-- Start Task material --

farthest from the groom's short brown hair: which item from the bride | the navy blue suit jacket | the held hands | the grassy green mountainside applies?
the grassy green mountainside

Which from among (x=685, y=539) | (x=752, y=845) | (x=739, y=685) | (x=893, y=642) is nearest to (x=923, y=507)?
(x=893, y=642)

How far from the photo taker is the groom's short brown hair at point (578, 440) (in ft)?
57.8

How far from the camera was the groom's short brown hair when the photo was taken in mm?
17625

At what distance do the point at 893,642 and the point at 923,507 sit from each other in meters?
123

-- End Task material --

- _What is required_
Rewrite the listing, substituting "dark curly hair" for "short brown hair" wherever it occurs and leaving everything else unchanged.

- _Finished answer_
farthest from the groom's dark curly hair: which item from the bride | the navy blue suit jacket | the held hands | the grassy green mountainside applies?
the grassy green mountainside

Which from among (x=685, y=539) | (x=752, y=845) | (x=739, y=685) | (x=893, y=642) is nearest to (x=923, y=507)?
(x=893, y=642)

How far from the photo taker is the groom's dark curly hair at point (578, 440) (in ft)?
57.8

How far from the camera was the groom's dark curly hair when the photo was taken in mm?
17625

At what distance do the point at 893,642 and the point at 923,507 sit from each other in meters?
123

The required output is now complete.